## Extrait source:
------

Au temps de Charlemagne il y avait des confesseurs dans les armées. Charles en avait un pour lui en titre d’office : il s’appelait Valdon, et était abbé d’Augie près de Constance.

Il était permis de se confesser à un laïque, et même à une femme, en cas de nécessité[2]. Cette permission dura très-longtemps ; c’est pourquoi Joinville dit qu’il confessa en Afrique un chevalier, et qu’il lui donna l’absolution, selon le pouvoir qu’il en avait. « Ce n’est pas tout à fait un sacrement, dit saint Thomas, mais c’est comme sacrement. »

On peut regarder la confession comme le plus grand frein des crimes secrets. Les sages de l’antiquité avaient embrassé l’ombre de cette pratique salutaire. On s’était confessé dans les expiations chez les Égyptiens et chez les Grecs, et dans presque toutes les célébrations de leurs mystères. Marc-Aurèle, en s’associant aux mystères de Cérès-Éleusine, se confessa à l’hiérophante.

------

## Données fournies:
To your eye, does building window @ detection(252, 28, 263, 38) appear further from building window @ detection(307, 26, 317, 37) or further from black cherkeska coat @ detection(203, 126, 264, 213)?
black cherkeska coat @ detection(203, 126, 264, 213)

------

## Consignes:
a) Dans l'extrait sur la confession, quel était le nom du confesseur attitré de Charlemagne ?
b) Prolongez l'extrait sur la confession en reprenant après sa dernière phrase.

## Réponses par tâche:
a) Il s'appelait Valdon, abbé d'Augie près de Constance.

b)
Cet usage, si saintement établi chez les chrétiens, fut malheureusement depuis l’occasion des plus funestes abus. La faiblesse du sexe rendit quelquefois les femmes plus dépendantes de leurs confesseurs que de leurs époux. Presque tous ceux qui confessèrent les reines se servirent de cet empire secret et sacré pour entrer dans les affaires d’État. Lorsqu’un religieux domina sur la conscience d’un souverain, tous ses confrères s’en prévalurent ; et plusieurs employèrent le crédit du confesseur pour se venger de leurs ennemis. Enfin il arriva que, dans les divisions entre les empereurs et les papes, dans les factions des villes, les prêtres ne donnaient pas l’absolution à ceux qui n’étaient pas de leur parti. C’est ce qu’on a vu en France du temps du roi Henri IV ; presque tous les confesseurs refusaient d’absoudre les sujets qui reconnaissaient leur roi. La facilité de séduire les jeunes personnes et de les porter au crime dans le tribunal même de la pénitence fut encore un écueil très-dangereux. Telle est la déplorable condition des hommes, que les remèdes les plus divins ont été tournés en poisons.

La religion chrétienne ne s’était point encore étendue au nord plus loin que les conquêtes de Charlemagne. La Scandinavie, le

  1. Que d’autres nomment le quatrième. (Note de Voltaire.)
  2. Voyez les Éclaircissements. (Mélanges, année 1763). (Id.)